このようなことがいえるのは、BSCの各視点の階層間に

論理的な関係が成り立っているからです。


 

財務の視点と顧客の視点の関係

 財務的な成果を得るためには、顧客が自社の商品/サー

 ビスを購入していただく必要がある。そのためには、

 顧客の期待を理解し、その期待に応える必要がある。

 

 

顧客の視点と内部プロセスの視点の関係

 顧客の期待に応えるためには、それを実現する業務

 体制が必要となる。短納期が期待である場合、短納期

 というのが具体的に何日(何時間)なのかを明らかに

 した上で、それを実現する社内体制を整備しなければ

 顧客の期待に応えられない。

 

 顧客の期待に応える業務体制を築くことで、財務的

 成果が実現できる(経営者の読みどおりであれば、という

 条件付きですが・・・)という関係にあります。

 

 

内部プロセスと成長と学習の視点の関係

 優れた業務方法、プロセス、設備などがあれば、必ず

 顧客の期待に応えられるかというと、そうとは限りません。

 優れた情報システムが整備されても、それを使えなければ

 効果を引き出すことはできません。

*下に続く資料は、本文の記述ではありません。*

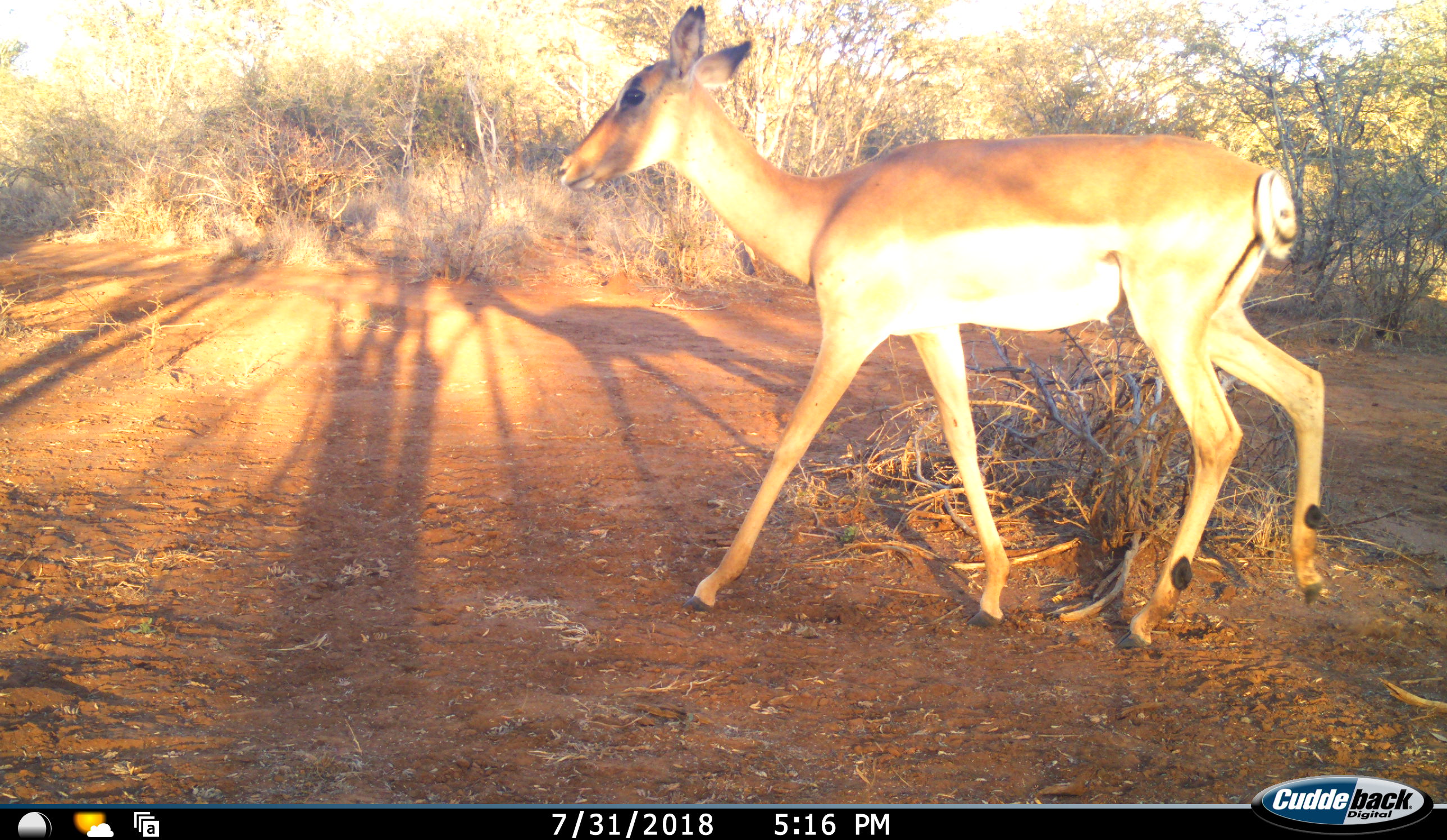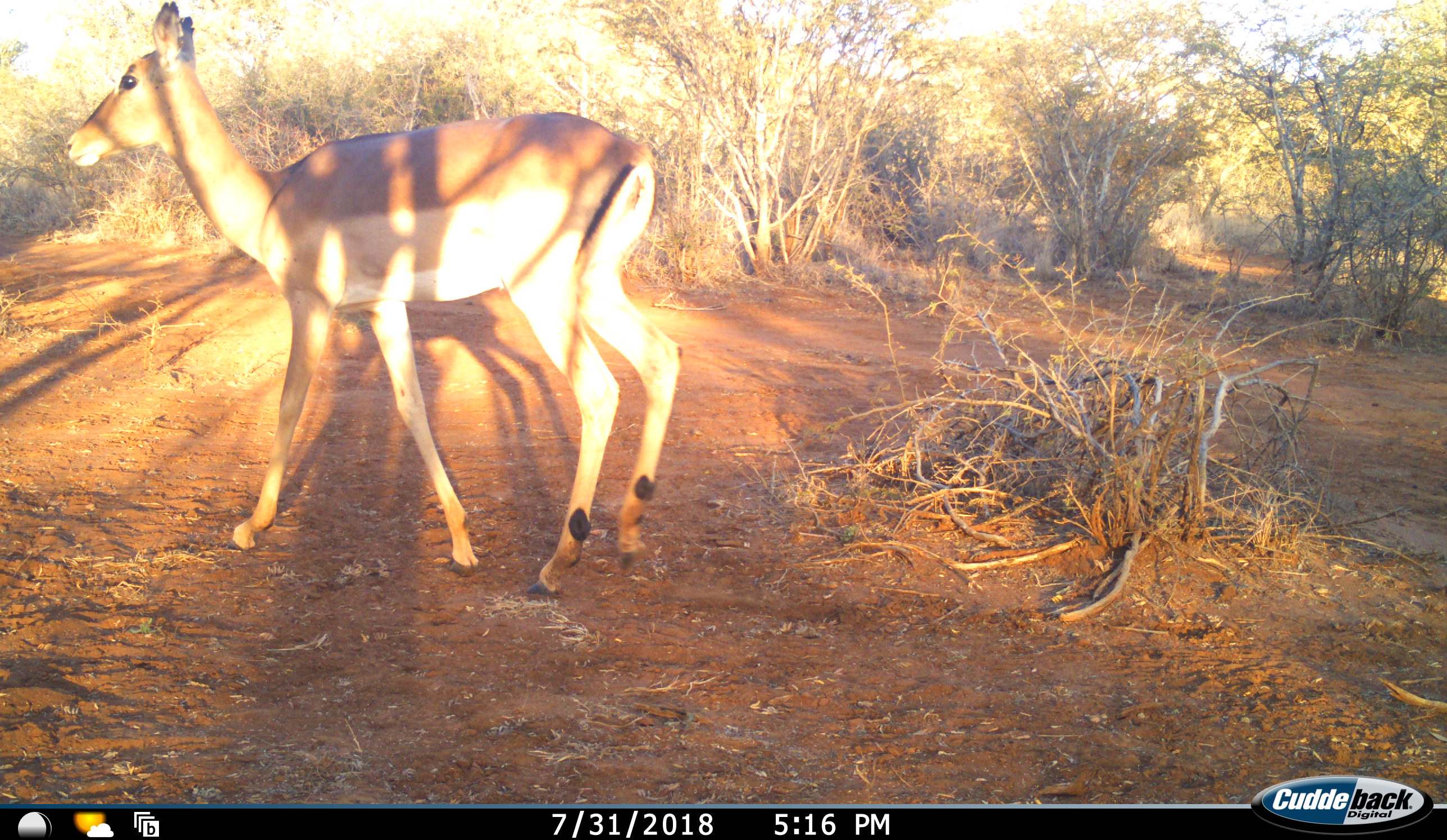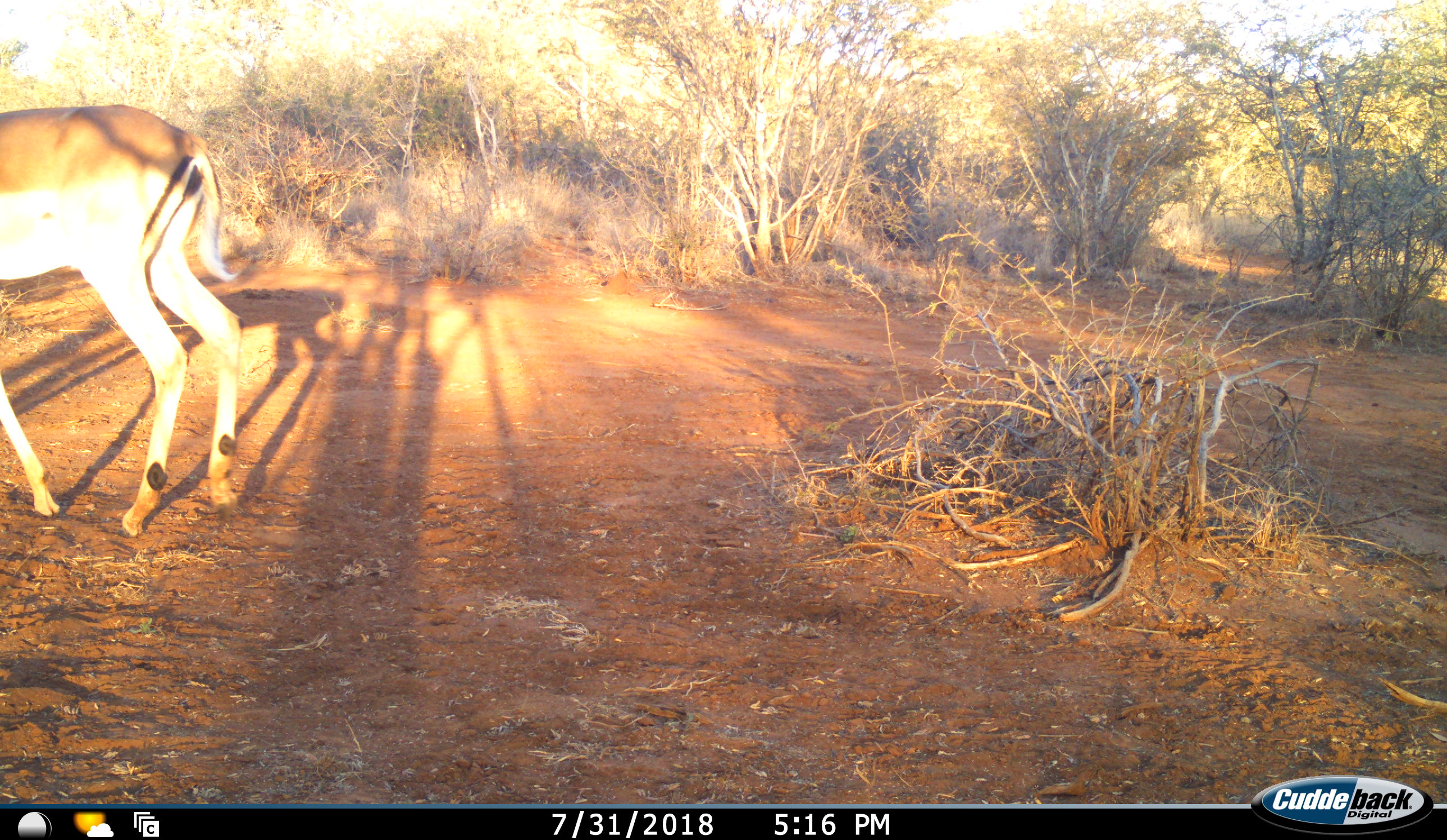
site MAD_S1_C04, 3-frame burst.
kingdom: Animalia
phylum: Chordata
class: Mammalia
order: Artiodactyla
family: Bovidae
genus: Aepyceros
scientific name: Aepyceros melampus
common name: impala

それを使いこなし、

 期待する成果を引き出すためには、それを使う人材の

 スキル向上や、スキル向上へのモチベー ションを高める

 ような仕組みなどが必要です。


 このような内部プロセスを機能させ、顧客の期待に応える

 ようにするためには、人のスキルやモチベーションといった

 ような前提となる環境整備が必要です。



このように、財務の視点 - 顧客の視点 - 内部プロセスの

視点 ― 学習と成長の視点 には、論理的な関係性があります。

このため、各視点の経営課題は、互いに上記のような関連性を

持っており、その関連を矢印で表現することが可能です。

その矢印の状況を見て、経営課題の漏れのチェックを行います。

  

 

【漏れのチェックポイント】

 

この矢印が繋がらない場合は、その課題そのものの有用性を

見直す必要があります。

 

繋がるけど話が遠いなあという場合には、その間に重要な課題が

漏れている可能性があります。


財務の視点から繋がりをおっていった場合に、尻切れトンボに

なる場合は、実現策としての経営課題の洗い出しが、不十分な

可能性があります。




最後に、注意事項として


多くの物事は、すべて繋がっているといえば、繋がっているものです。

上記のような検討をしていると、考えすぎて、あれもこれも線をつないで

しまい、何が何か分からなくなってしまっている人も見かけます。


各経営課題を実現するために必要なことというのは、重要なものから

そうでないものまで、様々なものが考えられます。その中から

重要性が高いものを見極めることが必要です。